Amid preparations to celebrate Valentine’s Day, an overall economic decline and changing patterns among buyers are posing a challenge for florists as well as gift shops in the city. With low footfall in the first half of the day, sellers said they hope to see sales improve subsequently.
Manoj Kumar, who has been selling flowers on MG road for the last 30 years, said, “We buy the roses in bunches of 20 for Rs 300. We raise the price for the 13th and 14th as the market value rises due to demand. But of late, there are fewer people buying flowers. There was a time when we used to prepare for Valentine’s Day by purchasing 100 such bunches so that we do not run out. We also used to get an average of 10 orders of bouquets. This year, we have no prior orders and some people are just buying single roses. After these two days, the roses will perish and we will have to throw them all out.”
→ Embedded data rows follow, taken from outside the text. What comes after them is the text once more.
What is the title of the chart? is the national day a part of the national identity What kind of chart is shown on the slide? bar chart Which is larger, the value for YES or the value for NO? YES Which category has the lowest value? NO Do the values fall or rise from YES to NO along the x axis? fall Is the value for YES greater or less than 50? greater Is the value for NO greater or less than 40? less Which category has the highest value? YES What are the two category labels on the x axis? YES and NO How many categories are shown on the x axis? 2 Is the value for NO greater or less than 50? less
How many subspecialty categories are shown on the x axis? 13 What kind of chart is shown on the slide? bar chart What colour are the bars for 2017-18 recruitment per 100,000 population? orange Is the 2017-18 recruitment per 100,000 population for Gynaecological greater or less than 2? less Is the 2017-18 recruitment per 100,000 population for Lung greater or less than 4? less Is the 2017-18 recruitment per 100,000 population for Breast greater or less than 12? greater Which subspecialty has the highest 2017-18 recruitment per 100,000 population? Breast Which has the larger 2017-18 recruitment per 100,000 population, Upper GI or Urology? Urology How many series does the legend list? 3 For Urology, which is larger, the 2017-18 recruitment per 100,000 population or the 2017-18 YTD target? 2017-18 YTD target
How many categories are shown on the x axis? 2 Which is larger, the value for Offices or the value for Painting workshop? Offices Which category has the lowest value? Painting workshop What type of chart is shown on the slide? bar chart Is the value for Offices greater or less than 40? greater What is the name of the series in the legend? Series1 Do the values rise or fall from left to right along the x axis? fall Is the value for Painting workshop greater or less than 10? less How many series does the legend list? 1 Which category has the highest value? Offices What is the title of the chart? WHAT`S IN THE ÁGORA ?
D N Godse, who has been a florist since 1986, reiterated that the practice of buying flowers was no longer prominent. “We try to sell out as many (flowers) as possible. But over the last few years, the trend of buying flowers is drying up. When it comes to flowers like the rose, they get soft very easily, and if people do not buy them in the season, we have to incur losses,” he said.
“Gifting patterns have changed among people due to economic decline. Earlier, people made plans and bought gifts days prior to Valentine’s Day. Now, it has become a last-minute purchase that fits the budget. We are anticipating footfall to increase later in the evening,” said Vinodkumar Arora, owner of the Archies store at M G Road.
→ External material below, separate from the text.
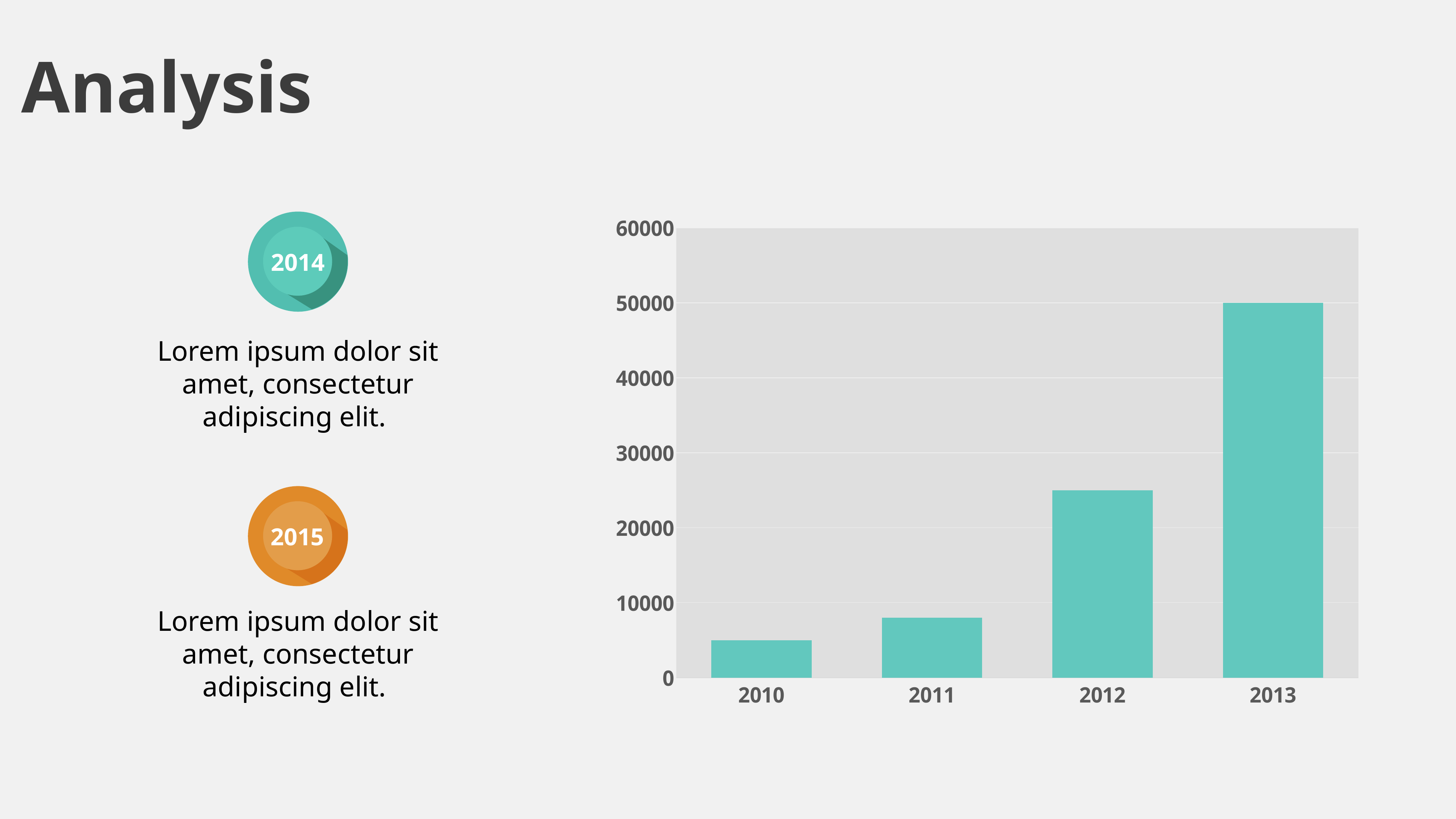
Which year has the highest bar in the chart? 2013 Is the value for 2011 greater or less than 10000? less Which is larger, the value for 2011 or the value for 2012? 2012 Is the value for 2012 greater or less than 30000? less What kind of chart is shown on the slide? bar chart Is the value for 2010 greater or less than 10000? less What is the highest value shown on the chart's vertical axis? 60000 Which year has the lowest bar in the chart? 2010 Do the values rise or fall from 2010 to 2013? rise What is the value for 2013 in the chart? 50000 How many years are shown on the x axis of the chart? 4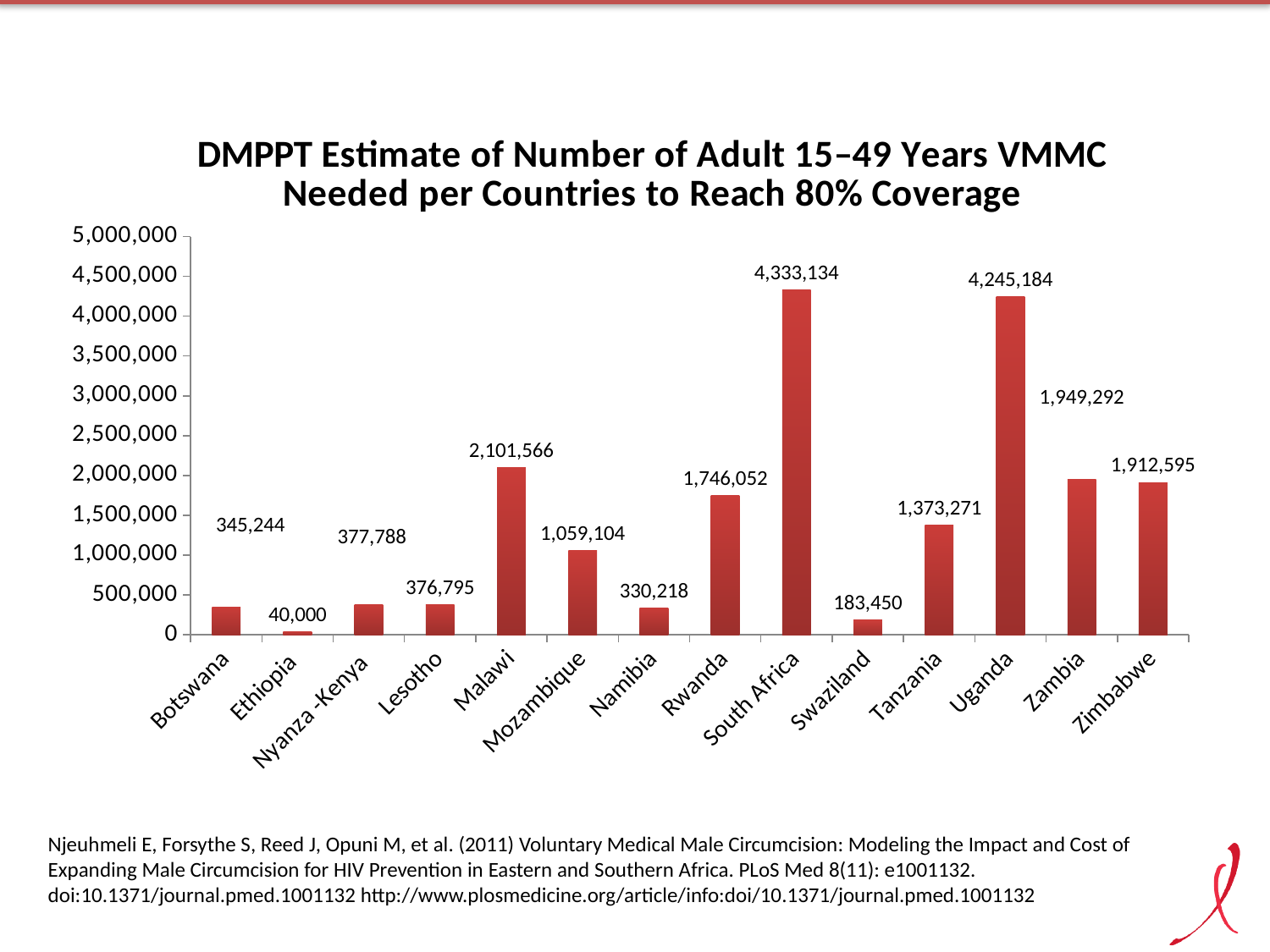
What is the title of the chart? DMPPT Estimate of Number of Adult 15–49 Years VMMC Needed per Countries to Reach 80% Coverage What is the difference between the values for South Africa and Uganda? 87,950 Which country has the highest estimated number of VMMC needed? South Africa What is the estimated number of VMMC needed for Uganda? 4,245,184 How many countries are shown on the x axis of the chart? 14 What type of chart is shown on the slide? bar chart What is the estimated number of VMMC needed for Swaziland? 183,450 Which country has the lowest estimated number of VMMC needed? Ethiopia What is the estimated number of VMMC needed for Malawi? 2,101,566 What is the difference between the values for Malawi and Rwanda? 355,514 Which has a larger value, Zambia or Tanzania? Zambia Is the value for Tanzania greater or less than 1,500,000? less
Some college-goers also said that the conventional ways of celebrating Valentine’s Day are changing slowly.
Piyush Dongre, a final-year engineering student, said that instead of focusing on only one day, people should spend time with their partners every day of the year. “People no longer conform to conventional ways of celebrating. The prioritisation has changed and gifting is the last thing. Instead of buying flowers and teddy bears, which serve a purpose for just one day, we try to gift something that the other person might need, like a notebook,” he said.
Yash Tope, a second-year media student from Garware College, said that people who are single should celebrate themselves on February 14. “People should get out of the idea that singles mope on Valentine’s Day. Watch a movie, treat yourself…” he said.